The point is that you can only justify Mankiw’s claim that inherited wealth is necessarily good for workers by insisting that the government would do nothing useful with the revenue from inheritance taxes. I’d call that assuming your conclusions; in any case, it’s a claim that deserves to be made openly, not smuggled in on the pretense that you’re just doing economic analysis.
...
(C)onservative economists are well aware of the danger of “regulatory capture”, in which public institutions are hijacked by vested interests, yet blithely dismiss (or refuse even to mention) the essentially equivalent problem of democratic institutions hijacked by concentrated wealth. I take regulatory capture quite seriously; but I take plutocratic capture equally seriously. And this is not an issue you can deal with by claiming that the benefits of capital accumulation trickle down to workers.
- And it's worth noting that precisely the same argument applies to tax cuts or privatization of services promoted on the basis that any good done by the public sector doesn't count, while anything measurable done by the private sector is good. Which brings us to PressProgress' debunking of an inane C.D. Howe Institute report which purports to show the importance of private-sector investment, but in fact proves nothing other than that profiteers will indeed make money off of public services if handed the opportunity to do so.
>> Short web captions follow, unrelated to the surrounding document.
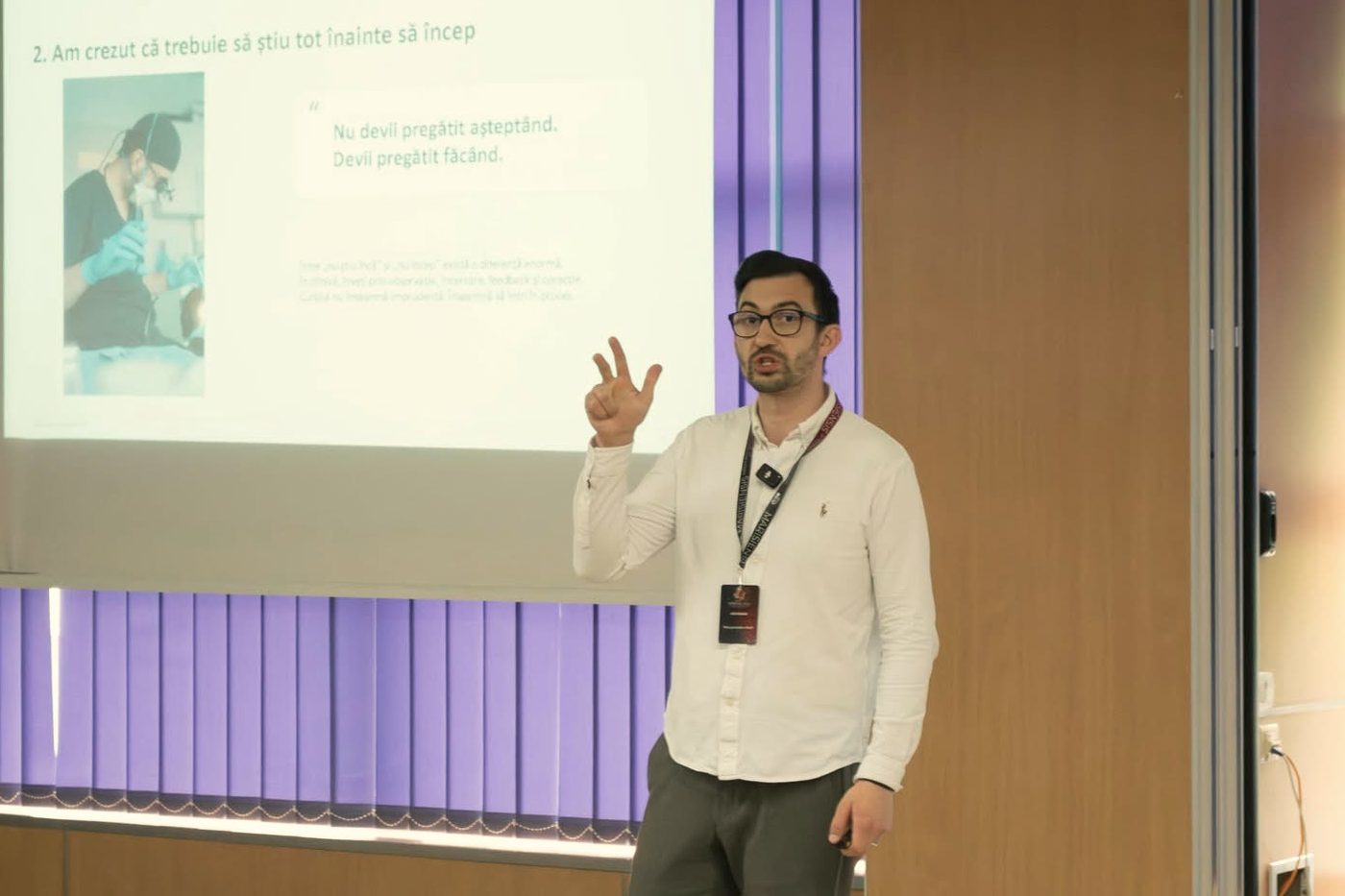 Dr. Andrei Petruț susținând cursul la Congresul Marisiensis, Târgu Mureș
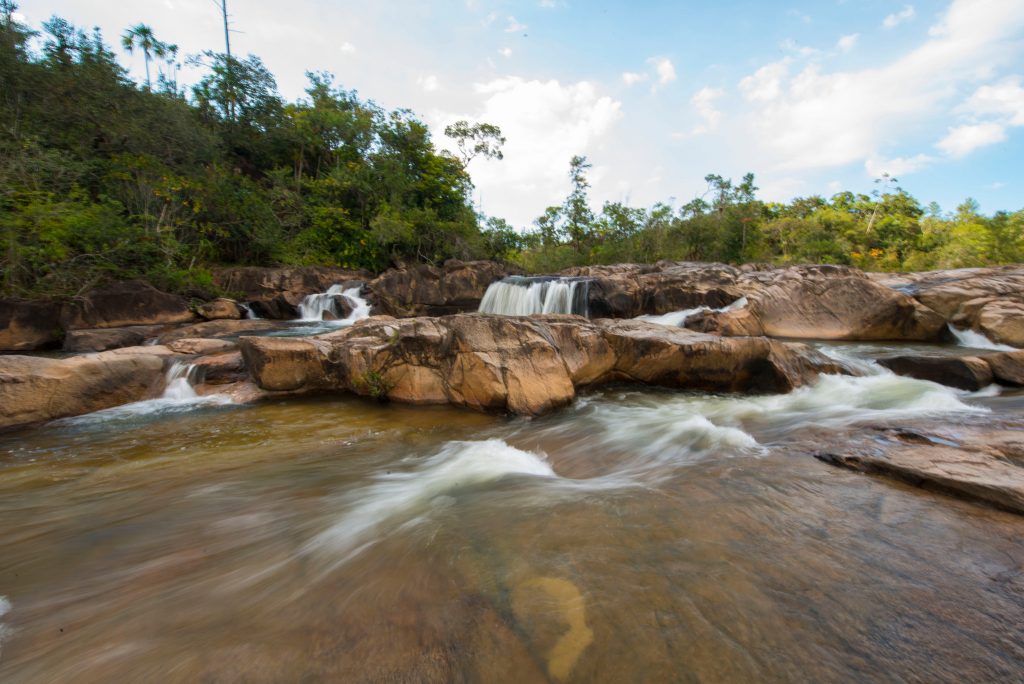 World wide premier Foder's travel Central bank of Belize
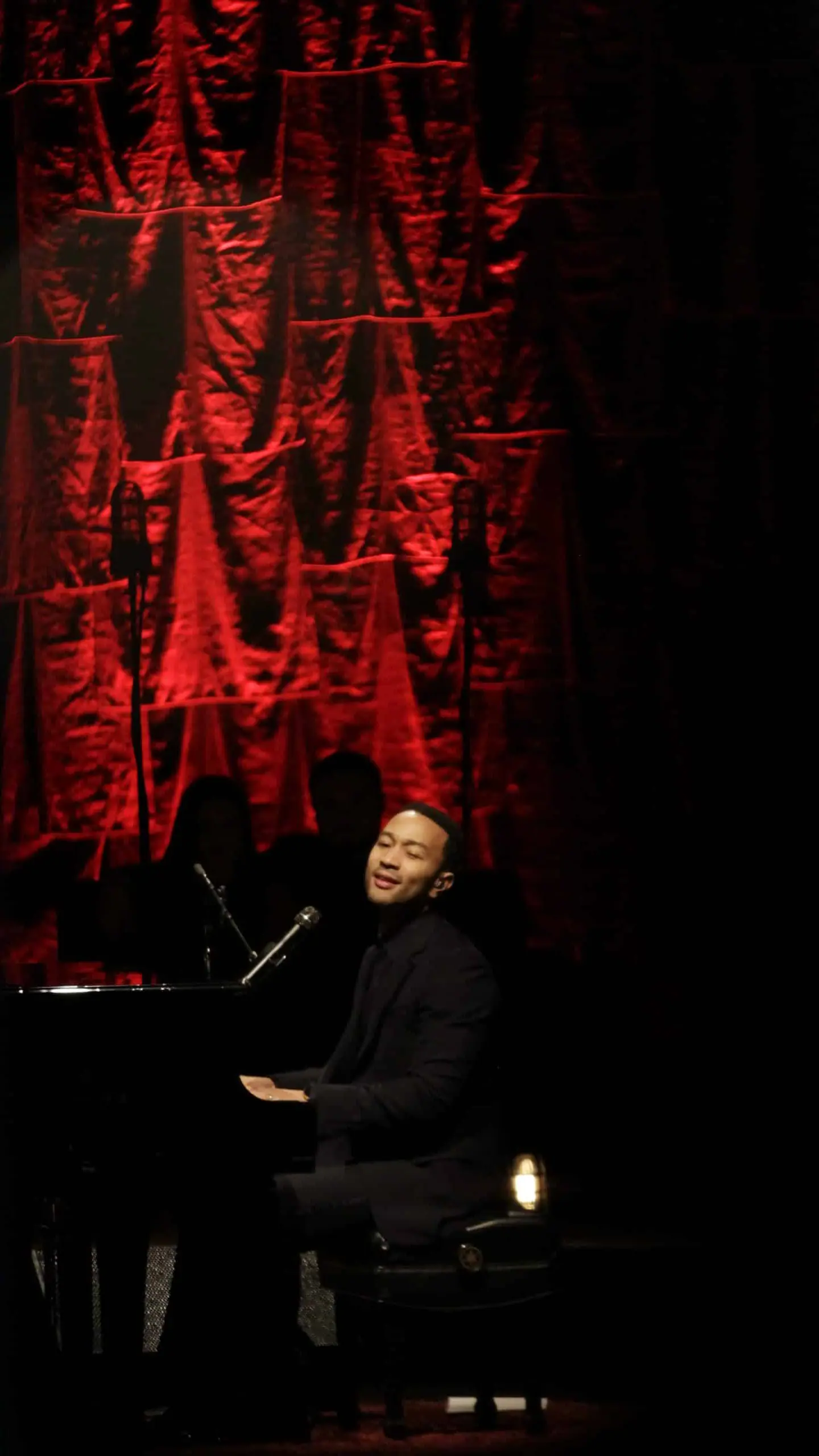 John Legend 7 Side profile of John Legend performing in concert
- Meanwhile, Mike Marqusee discusses what happens when vital interests are left in the hands of the corporate sector by pointing out prime examples of Big Pharma holding patients' lives hostage in the pursuit of disproportionate profits. And Roger Annis looks in detail at how a combination of corporate greed and negligent regulation killed 47 people in the Lac-Mégantic rail explosion.

- Ricardo Acuna offers up a well-deserved "I told you so" to a government which is now backtracking on a P3 scheme which can't be seen as remotely palatable no matter how the PCs cook the numbers. And of course, Saskatchewan citizens will want to file the experience away for future reference:
In 2007...the Canadian Union of Public Employees contracted economist Hugh Mackenzie to conduct an in-depth review of the Alberta government’s plans to build 18 new schools as P3s. What Mackenzie found was that the P3 would cost so much more, that building in the traditional way would have allowed the government to build 10 more elementary schools for the same amount of money. Likewise, a 2013 paper published by University of Toronto professors Matti Siemiatycki and Naeem Farooqi in the Journal of the American Planning Association found that using P3s adds, on average, 16 percent to the cost of infrastructure projects. There have been similar studies, reports and articles released over the past 10 years from the Parkland Institute, the Canadian Centre for Policy Alternatives, academics from around the world and numerous other organizations and unions.

Despite all this information, the Alberta government has held steadfast in its defence of P3s, and in its policy of defaulting to P3s for infrastructure projects. They have claimed all along that this method saves money, but they have never provided a shred of evidence that this is the case. What P3s actually do is facilitate the transfer of public money and private infrastructure to their friends in the private sector, padding their profit margins and bottom lines at our expense.

Now, for the first time ever, the government has admitted that building these schools through a P3 would cost more and is therefore not a good use of public dollars. Once again, however, we will not be allowed to see the full details of the accounting and calculations that led to this assessment. You can be certain that if the government is publicly owning the $14 million extra costs and actually backing off the P3 because of it, the real figure is significantly higher. Using Siemiatycki and Farooqi’s 16-percent figure, for example, would result in the traditional procurement method costing some $78 million less than the P3.
- Finally, Janelle Vandergrift writes that the familiar right-wing refrain of "just get a job!" is utterly counterproductive as a response to poverty.